╭─ Text block
Huang and colleagues recently showed that presynaptic taste cells secrete NE when they are stimulated with a sour tastant (acetic acid) or depolarized with KCl.22 Further, in some presynaptic cells, NE is coreleased with 5-HT. All presynaptic cells tested appear to release 5-HT upon stimulation, but only about 33% cosecrete NE. This suggests that only a limited subset of presynaptic cells coreleases both 5-HT and NE. Alternatively, all presynaptic cells might cosecrete 5-HT and NE upon stimulation, but NE is released only at focal, synaptic sites, whereas 5-HT is secreted widely from the cell surface. Indeed, if 5-HT is a paracrine neurotransmitter, widespread release from the basolateral surface might be understandable. Either of these two scenarios would explain the results obtained with cellular biosensors. In the latter case, the chance of the biosensor being immediately adjacent to a focal, synaptic 5-HT/NE corelease site would be 33%. These refined questions about location of release sites have not yet been studied.

A curiosity about NE secretion is that taste bud cells, including presynaptic cells, do not synthesize NE. Presynaptic cells lack the biosynthetic enzymes for NE, tyrosine hydroxylase and dopamine β-hydroxylase.18 Presynaptic cells apparently obtain NE by uptake via the transporter, NET, then repackage and secrete NE. The source of NE for presynaptic cell uptake may be the surrounding aminergic (presumably autonomic) nerve fibers.

Last, the identification of ATP as the neurotransmitter between receptor taste cells and primary sensory afferents rests heavily on the finding that mutant mice lacking P2X2 and P2X3 receptors do not respond to taste stimulation.17 However, recent studies reveal that these mutant mice also are deficient in an earlier step in afferent transmission: neurotransmitter secretion from receptor cells is defective.24 Thus, activity in purinergic afferent fibers, cell–cell communication mediated by ATP within the taste bud,21 and release of neurotransmitter(s) in addition to ATP could all be compromised in P2X2/X3 double-knockout mice. Consequently, the new findings weaken the argument that ATP alone acts postsynaptically.
╰─
╭─ Supplied entries
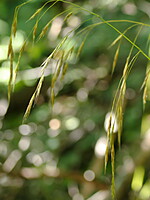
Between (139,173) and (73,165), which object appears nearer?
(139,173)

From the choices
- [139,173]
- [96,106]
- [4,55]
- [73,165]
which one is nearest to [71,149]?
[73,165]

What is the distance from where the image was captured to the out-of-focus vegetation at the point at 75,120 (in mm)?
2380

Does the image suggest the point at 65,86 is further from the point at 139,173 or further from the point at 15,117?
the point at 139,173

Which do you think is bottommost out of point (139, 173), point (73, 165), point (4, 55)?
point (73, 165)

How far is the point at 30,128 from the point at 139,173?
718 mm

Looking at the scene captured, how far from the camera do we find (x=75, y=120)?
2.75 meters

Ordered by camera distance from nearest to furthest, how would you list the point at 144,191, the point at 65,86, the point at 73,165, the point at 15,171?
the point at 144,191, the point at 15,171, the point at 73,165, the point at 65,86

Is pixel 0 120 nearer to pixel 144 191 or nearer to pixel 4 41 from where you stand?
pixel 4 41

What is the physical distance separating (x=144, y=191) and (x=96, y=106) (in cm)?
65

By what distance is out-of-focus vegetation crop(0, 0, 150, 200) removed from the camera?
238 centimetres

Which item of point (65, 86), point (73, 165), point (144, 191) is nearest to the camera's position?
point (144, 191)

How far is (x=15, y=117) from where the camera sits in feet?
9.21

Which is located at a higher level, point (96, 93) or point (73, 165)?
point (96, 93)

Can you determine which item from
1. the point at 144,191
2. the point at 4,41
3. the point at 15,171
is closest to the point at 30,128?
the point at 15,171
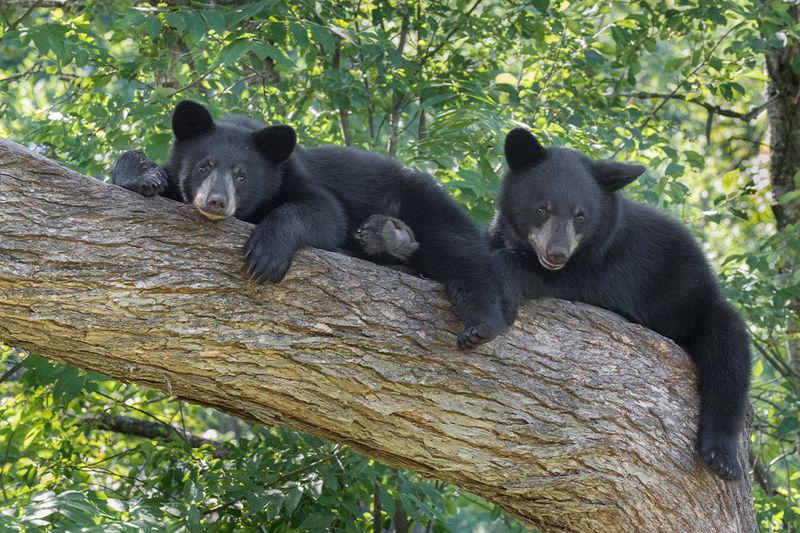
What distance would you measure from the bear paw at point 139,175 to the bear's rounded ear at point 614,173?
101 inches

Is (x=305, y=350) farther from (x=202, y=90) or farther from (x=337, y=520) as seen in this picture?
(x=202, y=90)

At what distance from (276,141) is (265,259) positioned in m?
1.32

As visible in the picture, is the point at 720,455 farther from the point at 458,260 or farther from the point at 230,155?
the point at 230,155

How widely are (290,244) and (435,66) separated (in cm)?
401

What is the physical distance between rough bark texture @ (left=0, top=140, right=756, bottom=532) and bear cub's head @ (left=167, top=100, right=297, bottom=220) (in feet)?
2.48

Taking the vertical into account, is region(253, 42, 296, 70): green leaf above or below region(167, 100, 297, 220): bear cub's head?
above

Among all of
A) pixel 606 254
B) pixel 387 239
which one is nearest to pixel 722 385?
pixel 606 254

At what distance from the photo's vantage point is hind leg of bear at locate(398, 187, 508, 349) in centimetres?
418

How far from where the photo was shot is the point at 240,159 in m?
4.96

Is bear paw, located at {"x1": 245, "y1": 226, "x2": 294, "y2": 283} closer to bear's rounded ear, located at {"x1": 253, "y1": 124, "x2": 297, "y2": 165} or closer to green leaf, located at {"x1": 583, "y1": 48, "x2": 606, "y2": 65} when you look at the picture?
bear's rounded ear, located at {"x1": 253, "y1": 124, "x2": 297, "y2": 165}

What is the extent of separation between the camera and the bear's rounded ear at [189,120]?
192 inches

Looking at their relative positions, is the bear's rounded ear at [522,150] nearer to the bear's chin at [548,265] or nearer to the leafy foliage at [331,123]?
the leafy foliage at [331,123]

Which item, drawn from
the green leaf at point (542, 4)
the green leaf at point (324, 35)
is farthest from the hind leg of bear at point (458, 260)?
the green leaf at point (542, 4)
╰─
* [Work instruction 1]
In the text on taste cells, which two biosynthetic enzymes for NE are presynaptic cells said to lack?
* [Work instruction 2]
Rewrite the paragraph of the taste-cell text beginning "A curiosity about NE secretion" as a short bulleted list that keeps its main facts.

* [Task response 1]
Tyrosine hydroxylase and dopamine β-hydroxylase.

* [Task response 2]
- Taste bud cells, including presynaptic cells, do not synthesize NE.
- Presynaptic cells lack the NE biosynthetic enzymes tyrosine hydroxylase and dopamine β-hydroxylase.
- They apparently take up NE through the transporter NET, then repackage and secrete it.
- The NE they take up may come from surrounding aminergic (presumably autonomic) nerve fibers.